** Records supplied **
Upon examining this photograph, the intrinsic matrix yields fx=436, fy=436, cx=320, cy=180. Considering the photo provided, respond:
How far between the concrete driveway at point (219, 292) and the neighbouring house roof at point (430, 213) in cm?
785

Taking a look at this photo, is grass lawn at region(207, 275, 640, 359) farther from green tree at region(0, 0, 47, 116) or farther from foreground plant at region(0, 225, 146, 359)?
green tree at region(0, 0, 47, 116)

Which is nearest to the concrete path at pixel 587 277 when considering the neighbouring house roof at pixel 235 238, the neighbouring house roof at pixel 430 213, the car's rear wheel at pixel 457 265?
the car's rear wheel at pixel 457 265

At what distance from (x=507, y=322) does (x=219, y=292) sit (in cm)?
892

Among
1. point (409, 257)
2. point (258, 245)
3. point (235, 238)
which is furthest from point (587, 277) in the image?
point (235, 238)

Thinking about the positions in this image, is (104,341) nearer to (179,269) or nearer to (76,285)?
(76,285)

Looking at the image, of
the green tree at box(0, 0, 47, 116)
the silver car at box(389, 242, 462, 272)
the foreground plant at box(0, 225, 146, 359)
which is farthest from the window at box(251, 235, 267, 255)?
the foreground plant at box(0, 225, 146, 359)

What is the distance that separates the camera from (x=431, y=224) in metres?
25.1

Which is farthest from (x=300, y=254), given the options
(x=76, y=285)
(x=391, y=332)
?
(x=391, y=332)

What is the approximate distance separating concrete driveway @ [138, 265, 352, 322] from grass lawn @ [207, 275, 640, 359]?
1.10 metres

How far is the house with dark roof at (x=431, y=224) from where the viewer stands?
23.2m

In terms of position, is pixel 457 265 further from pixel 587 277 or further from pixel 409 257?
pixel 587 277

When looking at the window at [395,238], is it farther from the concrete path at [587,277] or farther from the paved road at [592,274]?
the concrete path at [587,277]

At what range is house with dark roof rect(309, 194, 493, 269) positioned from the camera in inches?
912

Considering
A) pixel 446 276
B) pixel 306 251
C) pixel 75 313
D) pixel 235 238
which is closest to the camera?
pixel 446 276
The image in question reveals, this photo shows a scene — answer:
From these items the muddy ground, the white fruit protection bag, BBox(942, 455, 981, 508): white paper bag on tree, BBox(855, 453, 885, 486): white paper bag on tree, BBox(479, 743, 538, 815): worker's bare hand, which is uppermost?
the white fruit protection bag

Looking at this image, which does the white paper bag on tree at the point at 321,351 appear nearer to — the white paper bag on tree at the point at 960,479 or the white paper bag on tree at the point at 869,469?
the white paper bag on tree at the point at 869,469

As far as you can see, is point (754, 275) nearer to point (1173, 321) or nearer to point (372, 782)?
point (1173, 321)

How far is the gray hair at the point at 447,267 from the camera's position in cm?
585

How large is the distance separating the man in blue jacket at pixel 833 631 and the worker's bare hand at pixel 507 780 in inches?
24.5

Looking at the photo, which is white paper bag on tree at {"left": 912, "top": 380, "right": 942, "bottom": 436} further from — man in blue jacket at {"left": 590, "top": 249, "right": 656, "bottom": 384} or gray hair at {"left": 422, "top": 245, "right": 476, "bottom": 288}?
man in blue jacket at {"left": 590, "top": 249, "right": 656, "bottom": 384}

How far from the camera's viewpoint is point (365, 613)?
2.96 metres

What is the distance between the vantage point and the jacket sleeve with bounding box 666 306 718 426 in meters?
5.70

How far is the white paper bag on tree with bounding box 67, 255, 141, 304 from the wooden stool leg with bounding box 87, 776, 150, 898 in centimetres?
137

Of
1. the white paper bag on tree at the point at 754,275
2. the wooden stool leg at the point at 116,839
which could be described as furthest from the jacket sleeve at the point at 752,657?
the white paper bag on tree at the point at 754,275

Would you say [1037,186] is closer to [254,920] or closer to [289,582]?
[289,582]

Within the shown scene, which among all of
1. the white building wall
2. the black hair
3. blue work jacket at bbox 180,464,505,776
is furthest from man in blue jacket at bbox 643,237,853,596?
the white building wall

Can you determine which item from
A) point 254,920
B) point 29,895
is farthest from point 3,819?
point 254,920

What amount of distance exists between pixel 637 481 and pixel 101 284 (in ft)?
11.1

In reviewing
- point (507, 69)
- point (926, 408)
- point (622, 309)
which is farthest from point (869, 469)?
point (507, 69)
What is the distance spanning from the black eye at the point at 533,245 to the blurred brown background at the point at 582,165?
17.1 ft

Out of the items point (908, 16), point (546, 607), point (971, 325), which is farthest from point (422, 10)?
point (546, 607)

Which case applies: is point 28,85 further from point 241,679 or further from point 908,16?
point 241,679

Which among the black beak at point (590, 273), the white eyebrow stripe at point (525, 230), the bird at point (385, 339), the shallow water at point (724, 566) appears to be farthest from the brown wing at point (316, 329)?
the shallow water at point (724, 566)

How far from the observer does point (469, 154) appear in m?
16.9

** Stated exercise **
Repeat every record, keeping each word and mark exactly as it is.

** Reply to the exercise **
Upon examining this photograph, the intrinsic matrix yields fx=436, fy=436, cx=320, cy=180. Considering the photo provided, respond:
How far between the concrete driveway at point (219, 292) and the neighbouring house roof at point (430, 213) in cm?
785

Taking a look at this photo, is grass lawn at region(207, 275, 640, 359) farther from green tree at region(0, 0, 47, 116) or farther from foreground plant at region(0, 225, 146, 359)?
green tree at region(0, 0, 47, 116)

Which is nearest to the concrete path at pixel 587 277 when considering the neighbouring house roof at pixel 235 238, the neighbouring house roof at pixel 430 213, the car's rear wheel at pixel 457 265?
the car's rear wheel at pixel 457 265

At what distance from (x=507, y=322) does (x=219, y=292) sit (in cm)?
892

Among
1. point (409, 257)
2. point (258, 245)
3. point (235, 238)
which is furthest from point (587, 277) in the image?
point (235, 238)

Thinking about the positions in this image, is (104,341) nearer to (179,269) or nearer to (76,285)?
(76,285)

Looking at the image, of
the green tree at box(0, 0, 47, 116)
the silver car at box(389, 242, 462, 272)
the foreground plant at box(0, 225, 146, 359)
which is farthest from the window at box(251, 235, 267, 255)?
the foreground plant at box(0, 225, 146, 359)

What is the distance that separates the camera from (x=431, y=224) in metres?
25.1

Which is farthest from (x=300, y=254), given the options
(x=76, y=285)
(x=391, y=332)
?
(x=391, y=332)

What is the approximate distance separating concrete driveway @ [138, 265, 352, 322] from grass lawn @ [207, 275, 640, 359]?
1.10 metres

How far is the house with dark roof at (x=431, y=224) from where the viewer stands?
23.2m

In terms of position, is pixel 457 265 further from pixel 587 277 or further from pixel 409 257?
pixel 587 277

When looking at the window at [395,238], is it farther from the concrete path at [587,277] or farther from the paved road at [592,274]?
the concrete path at [587,277]

At what range is house with dark roof rect(309, 194, 493, 269) positioned from the camera in inches?
912

Considering
A) pixel 446 276
B) pixel 306 251
C) pixel 75 313
D) pixel 235 238
which is closest to the camera?
pixel 446 276
The image in question reveals, this photo shows a scene — answer:
From these items the muddy ground, the white fruit protection bag, BBox(942, 455, 981, 508): white paper bag on tree, BBox(855, 453, 885, 486): white paper bag on tree, BBox(479, 743, 538, 815): worker's bare hand, which is uppermost?
the white fruit protection bag

Looking at this image, which does the white paper bag on tree at the point at 321,351 appear nearer to — the white paper bag on tree at the point at 960,479 or the white paper bag on tree at the point at 869,469?
the white paper bag on tree at the point at 869,469

As far as you can see, is point (754, 275) nearer to point (1173, 321) or nearer to point (372, 782)?
point (1173, 321)

How far is the gray hair at the point at 447,267 from the camera's position in cm?
585

How large is the distance separating the man in blue jacket at pixel 833 631 and the worker's bare hand at pixel 507 780 in inches?
24.5

Looking at the photo, which is white paper bag on tree at {"left": 912, "top": 380, "right": 942, "bottom": 436} further from — man in blue jacket at {"left": 590, "top": 249, "right": 656, "bottom": 384} or gray hair at {"left": 422, "top": 245, "right": 476, "bottom": 288}?
man in blue jacket at {"left": 590, "top": 249, "right": 656, "bottom": 384}

How far from the camera's viewpoint is point (365, 613)?
2.96 metres

What is the distance between the vantage point and the jacket sleeve with bounding box 666 306 718 426 in meters?
5.70

How far is the white paper bag on tree with bounding box 67, 255, 141, 304 from the wooden stool leg with bounding box 87, 776, 150, 898 in centimetres?
137

Of
1. the white paper bag on tree at the point at 754,275
2. the wooden stool leg at the point at 116,839
which could be described as furthest from the jacket sleeve at the point at 752,657?
the white paper bag on tree at the point at 754,275

Would you say [1037,186] is closer to [254,920] or closer to [289,582]?
[289,582]

Within the shown scene, which among all of
1. the white building wall
2. the black hair
3. blue work jacket at bbox 180,464,505,776
is furthest from man in blue jacket at bbox 643,237,853,596?
the white building wall

Can you determine which item from
A) point 254,920
B) point 29,895
is farthest from point 3,819?
point 254,920

What amount of distance exists between pixel 637 481 and pixel 101 284 (in ft)?
11.1

In reviewing
- point (507, 69)
- point (926, 408)
- point (622, 309)
which is farthest from point (869, 469)?
point (507, 69)
What is the distance spanning from the black eye at the point at 533,245 to the blurred brown background at the point at 582,165?
17.1 ft

Out of the items point (908, 16), point (546, 607), point (971, 325), which is farthest from point (422, 10)?
point (546, 607)

Which case applies: is point 28,85 further from point 241,679 or further from point 908,16?
point 241,679

Which among the black beak at point (590, 273), the white eyebrow stripe at point (525, 230), the bird at point (385, 339), the shallow water at point (724, 566) appears to be farthest from the brown wing at point (316, 329)?
the shallow water at point (724, 566)

How far from the observer does point (469, 154) appear in m?
16.9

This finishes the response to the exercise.